It was awesomely lonely up here, but it was home to Huw, who sniffed appreciatively at Merrily’s smoke, relaxing into his accent.
‘I were born a bastard in a little bwddyn t’other side of that brow. Gone now, but you can find the foundations in the grass if you have a bit of a kick around.’
‘I wondered about that: a Yorkshireman called Huw Owen. You’re actually Welsh, then?’
‘Me mam were waitressing up in Sheffield by the time I turned two, so I’ve no memories of it. She never wanted to come back; just me, forty-odd years on. Back to the land of my father, whoever the bugger was. Got five big, rugged parishes to run now, two of them strong Welsh-speaking. I’m learning, slowly – getting there.’
‘Can’t be easy.’
Huw waved a dismissive arm. ‘Listen, it’s a holiday, luv. Learning Welsh concentrates the mind. Cold, though, in’t it?’
‘Certainly colder than Hereford.’ Merrily pulled her cheap waxed coat together. ‘For all it’s only forty-odd miles away.’
‘Settled in there now, are you?’
‘More or less.’
They followed a stony track in the last of the light. Walkers were advised to stick to the paths, even in the daytime, or they might get lost and wind up dying of hypothermia – or gunshot wounds.
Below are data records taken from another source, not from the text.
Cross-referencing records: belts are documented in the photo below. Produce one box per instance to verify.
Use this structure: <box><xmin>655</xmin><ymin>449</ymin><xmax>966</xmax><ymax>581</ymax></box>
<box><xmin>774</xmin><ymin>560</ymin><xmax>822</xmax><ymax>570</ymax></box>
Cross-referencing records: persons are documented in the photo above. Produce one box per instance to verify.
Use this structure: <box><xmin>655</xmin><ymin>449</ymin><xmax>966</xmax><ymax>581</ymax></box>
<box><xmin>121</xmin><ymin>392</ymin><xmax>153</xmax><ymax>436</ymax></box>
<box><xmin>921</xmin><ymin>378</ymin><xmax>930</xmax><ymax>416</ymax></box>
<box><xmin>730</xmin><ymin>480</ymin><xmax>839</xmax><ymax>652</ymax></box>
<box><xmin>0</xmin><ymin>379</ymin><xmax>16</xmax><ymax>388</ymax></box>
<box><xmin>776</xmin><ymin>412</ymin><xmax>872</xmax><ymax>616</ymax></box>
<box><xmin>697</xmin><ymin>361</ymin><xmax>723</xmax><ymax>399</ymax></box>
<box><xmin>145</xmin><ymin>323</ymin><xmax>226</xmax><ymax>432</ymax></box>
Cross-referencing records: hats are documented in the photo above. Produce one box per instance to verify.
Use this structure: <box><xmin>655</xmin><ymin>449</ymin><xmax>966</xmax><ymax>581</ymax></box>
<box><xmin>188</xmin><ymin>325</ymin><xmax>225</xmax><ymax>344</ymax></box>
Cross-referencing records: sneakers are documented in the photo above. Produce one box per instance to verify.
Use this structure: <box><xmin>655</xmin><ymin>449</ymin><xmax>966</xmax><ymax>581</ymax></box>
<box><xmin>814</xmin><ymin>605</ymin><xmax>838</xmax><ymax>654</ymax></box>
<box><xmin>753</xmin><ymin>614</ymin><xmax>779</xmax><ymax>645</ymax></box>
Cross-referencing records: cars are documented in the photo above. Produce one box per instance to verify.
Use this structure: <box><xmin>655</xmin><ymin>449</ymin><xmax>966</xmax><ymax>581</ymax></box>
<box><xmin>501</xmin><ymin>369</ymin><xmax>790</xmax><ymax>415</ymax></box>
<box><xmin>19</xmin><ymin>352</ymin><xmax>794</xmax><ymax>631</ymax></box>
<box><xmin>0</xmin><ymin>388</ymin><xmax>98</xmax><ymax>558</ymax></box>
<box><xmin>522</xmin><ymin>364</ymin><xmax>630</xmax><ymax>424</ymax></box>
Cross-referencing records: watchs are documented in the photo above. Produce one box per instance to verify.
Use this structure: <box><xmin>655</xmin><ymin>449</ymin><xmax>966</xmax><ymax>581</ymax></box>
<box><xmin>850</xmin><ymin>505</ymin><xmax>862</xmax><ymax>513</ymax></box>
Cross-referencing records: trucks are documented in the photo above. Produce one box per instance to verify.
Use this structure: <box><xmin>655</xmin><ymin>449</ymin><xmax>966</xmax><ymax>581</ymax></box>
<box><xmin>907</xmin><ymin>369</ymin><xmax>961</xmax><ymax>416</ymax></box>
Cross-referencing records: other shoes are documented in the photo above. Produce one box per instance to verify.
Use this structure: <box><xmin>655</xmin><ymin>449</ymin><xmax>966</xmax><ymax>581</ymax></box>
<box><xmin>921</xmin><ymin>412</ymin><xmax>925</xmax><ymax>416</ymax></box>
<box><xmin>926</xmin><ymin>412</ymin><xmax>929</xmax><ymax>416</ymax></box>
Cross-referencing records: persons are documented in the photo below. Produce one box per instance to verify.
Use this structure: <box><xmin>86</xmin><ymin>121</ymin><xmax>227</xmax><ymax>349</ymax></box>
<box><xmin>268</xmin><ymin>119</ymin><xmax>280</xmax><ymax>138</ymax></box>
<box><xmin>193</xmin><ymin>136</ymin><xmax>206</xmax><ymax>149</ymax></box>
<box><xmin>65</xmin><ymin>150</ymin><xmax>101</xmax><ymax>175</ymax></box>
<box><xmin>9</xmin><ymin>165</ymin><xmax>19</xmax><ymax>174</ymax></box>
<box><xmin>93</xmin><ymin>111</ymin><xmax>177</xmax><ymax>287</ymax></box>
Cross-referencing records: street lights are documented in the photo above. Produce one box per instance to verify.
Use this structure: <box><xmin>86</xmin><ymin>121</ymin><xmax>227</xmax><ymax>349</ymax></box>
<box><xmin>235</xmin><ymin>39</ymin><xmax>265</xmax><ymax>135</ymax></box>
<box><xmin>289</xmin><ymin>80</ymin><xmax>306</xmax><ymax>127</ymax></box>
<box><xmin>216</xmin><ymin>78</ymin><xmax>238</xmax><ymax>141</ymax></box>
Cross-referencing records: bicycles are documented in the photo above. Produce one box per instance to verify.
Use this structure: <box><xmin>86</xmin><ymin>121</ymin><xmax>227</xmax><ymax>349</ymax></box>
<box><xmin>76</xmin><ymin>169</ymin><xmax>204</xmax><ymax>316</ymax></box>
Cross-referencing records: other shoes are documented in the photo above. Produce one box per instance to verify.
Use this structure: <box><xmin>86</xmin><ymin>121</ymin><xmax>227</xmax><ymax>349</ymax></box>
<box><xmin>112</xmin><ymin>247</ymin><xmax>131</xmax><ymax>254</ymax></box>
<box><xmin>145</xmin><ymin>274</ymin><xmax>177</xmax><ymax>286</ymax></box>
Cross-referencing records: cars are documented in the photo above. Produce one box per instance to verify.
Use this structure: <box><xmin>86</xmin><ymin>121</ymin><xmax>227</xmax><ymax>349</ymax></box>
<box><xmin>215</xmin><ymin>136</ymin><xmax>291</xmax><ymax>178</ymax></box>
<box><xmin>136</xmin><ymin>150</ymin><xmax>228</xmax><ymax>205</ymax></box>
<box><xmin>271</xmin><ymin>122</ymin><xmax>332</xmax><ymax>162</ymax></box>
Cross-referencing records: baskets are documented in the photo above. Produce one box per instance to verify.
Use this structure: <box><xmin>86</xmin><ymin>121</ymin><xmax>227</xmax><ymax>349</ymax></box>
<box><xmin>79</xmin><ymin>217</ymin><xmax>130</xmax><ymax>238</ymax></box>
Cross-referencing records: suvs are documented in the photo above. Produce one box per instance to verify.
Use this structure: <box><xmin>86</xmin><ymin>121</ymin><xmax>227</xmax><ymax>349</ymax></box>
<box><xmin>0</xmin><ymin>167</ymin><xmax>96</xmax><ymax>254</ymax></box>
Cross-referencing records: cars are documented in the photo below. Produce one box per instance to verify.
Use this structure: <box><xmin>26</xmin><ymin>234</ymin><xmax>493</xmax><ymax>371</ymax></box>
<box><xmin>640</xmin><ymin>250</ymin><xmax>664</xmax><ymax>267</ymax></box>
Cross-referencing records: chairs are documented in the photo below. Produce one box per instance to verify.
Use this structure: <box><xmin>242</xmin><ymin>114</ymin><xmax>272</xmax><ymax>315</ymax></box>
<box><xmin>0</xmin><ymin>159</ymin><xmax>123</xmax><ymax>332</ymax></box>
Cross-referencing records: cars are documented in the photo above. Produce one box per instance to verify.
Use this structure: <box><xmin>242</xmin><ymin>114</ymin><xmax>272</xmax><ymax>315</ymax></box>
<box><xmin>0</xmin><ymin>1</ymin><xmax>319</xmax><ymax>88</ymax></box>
The regular soldiers from Brecon and the shadowy SAS from Hereford did most of their training up here in the Beacons.
No camouflaged soldiers around this evening, though. No helicopters, no flares. Even the buzzards had gone to roost. But to Merrily the silence was swollen. After they’d tramped a couple of hundred yards she said, ‘Can we get this over with?’
Huw laughed.
‘I’m not daft, Huw.’
‘No, you’re not that.’
He stopped. From the top of the rise, they could see the white eyes of headlights on the main road crossing the Beacons.